Outside the Camp

For the bodies of those animals whose blood is brought into the holy places by the high priest as a sacrifice for sin are burned outside the camp. So Jesus also suffered outside the gate in order to sanctify the people through his own blood.

Therefore let us go to him outside the camp and bear the reproach he endured. For here we have no lasting city, but we seek the city that is to come.

(Hebrews 13:11-14)

As with any form of death, the effect of the cross is to disconnect us. When we die with Christ (Romans 6:1-4) we are disconnected from our old connection with humanity. The cross, of course, is different from the death that would otherwise be our fate, because it does not just mean the end of old things but a new beginning.

Nevertheless one of the things Christians frequently miss is the way the cross disconnects us from the world. Paul says,

But far be it from me to boast except in the cross of our Lord Jesus Christ, by which the world has been crucified to me, and I to the world.
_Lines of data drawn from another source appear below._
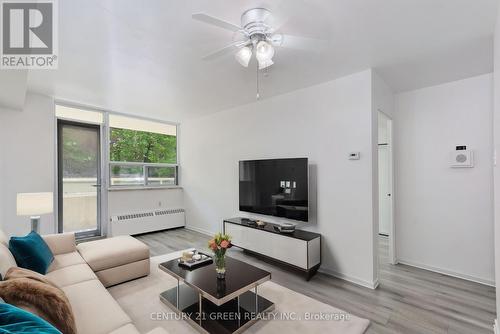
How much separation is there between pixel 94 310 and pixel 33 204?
6.53 feet

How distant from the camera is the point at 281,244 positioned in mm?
3295

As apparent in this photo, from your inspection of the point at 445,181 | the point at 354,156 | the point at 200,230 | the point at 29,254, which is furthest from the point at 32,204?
the point at 445,181

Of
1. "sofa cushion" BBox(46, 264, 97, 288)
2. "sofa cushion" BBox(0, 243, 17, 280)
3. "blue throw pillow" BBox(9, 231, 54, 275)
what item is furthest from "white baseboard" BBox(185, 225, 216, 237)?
A: "sofa cushion" BBox(0, 243, 17, 280)

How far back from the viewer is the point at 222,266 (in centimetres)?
222

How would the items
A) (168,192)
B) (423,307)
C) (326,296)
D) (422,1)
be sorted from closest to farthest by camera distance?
(422,1) → (423,307) → (326,296) → (168,192)

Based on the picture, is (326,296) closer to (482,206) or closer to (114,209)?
(482,206)

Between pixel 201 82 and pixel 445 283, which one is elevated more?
pixel 201 82

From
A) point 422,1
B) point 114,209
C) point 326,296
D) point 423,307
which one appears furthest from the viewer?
Answer: point 114,209

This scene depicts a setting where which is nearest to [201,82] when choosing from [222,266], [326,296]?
[222,266]

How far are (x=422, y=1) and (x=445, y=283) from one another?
320cm

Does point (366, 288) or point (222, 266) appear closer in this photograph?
point (222, 266)

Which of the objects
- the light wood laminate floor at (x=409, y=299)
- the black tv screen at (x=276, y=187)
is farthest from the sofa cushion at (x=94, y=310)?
the black tv screen at (x=276, y=187)

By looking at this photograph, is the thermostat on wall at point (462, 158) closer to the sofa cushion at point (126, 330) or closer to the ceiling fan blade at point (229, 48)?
the ceiling fan blade at point (229, 48)

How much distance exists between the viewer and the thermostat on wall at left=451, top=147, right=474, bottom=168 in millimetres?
3025
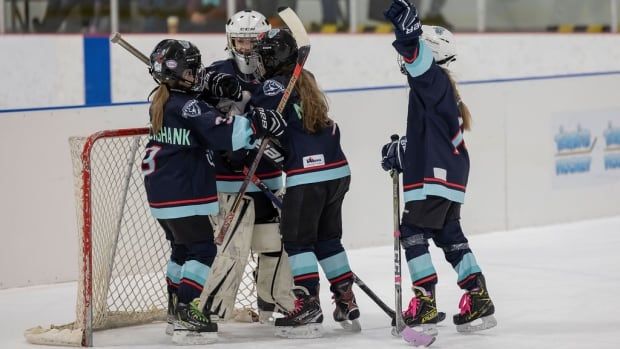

For neither circumcision counts for anything, nor uncircumcision, but a new creation.

(Galatians 6:14-15)

In other words, the cross disconnects us from the world along with everything else. It takes us outside the camp, putting us where the unclean things are. Thus Jesus tells us that in following him the world will hate us.

I believe this disconnection is relevant for current events. The recent events in Charlottesville have produced a great outpouring of statements by Christians. In many cases these statements have involved taking a side, mostly against “white supremacy.”

Not that we are to take the side of white supremacy. Rather, we need to see that “this is not our fight.” As Christians, the controversies of the world are not our concern. They mostly involve struggles for power, the marshaling of emotion, the demonization of one side or both. As the song puts it, “Battle lines are being drawn.” In many cases Christians are told to “be angry” about injustice in one form or another.

James, on the other hand, says,

But the wisdom from above is first pure, then peaceable, gentle, open to reason, full of mercy and good fruits, impartial and sincere. And a harvest of righteousness is sown in peace by those who make peace.

(James 3:17-18)

All these attempts to motivate people to do something (not sure exactly what) plainly fly in the face of the teachings of Jesus. Our job is not to find the enemy and defeat him. Rather, our job is to proclaim good news of reconciliation with God. We are to be peacemakers and to point people to the Prince of Peace.

We are specifically told not to judge. In particular, Paul says, “For what have I to do with judging outsiders? Is it not those inside the church whom you are to judge? God judges those outside.”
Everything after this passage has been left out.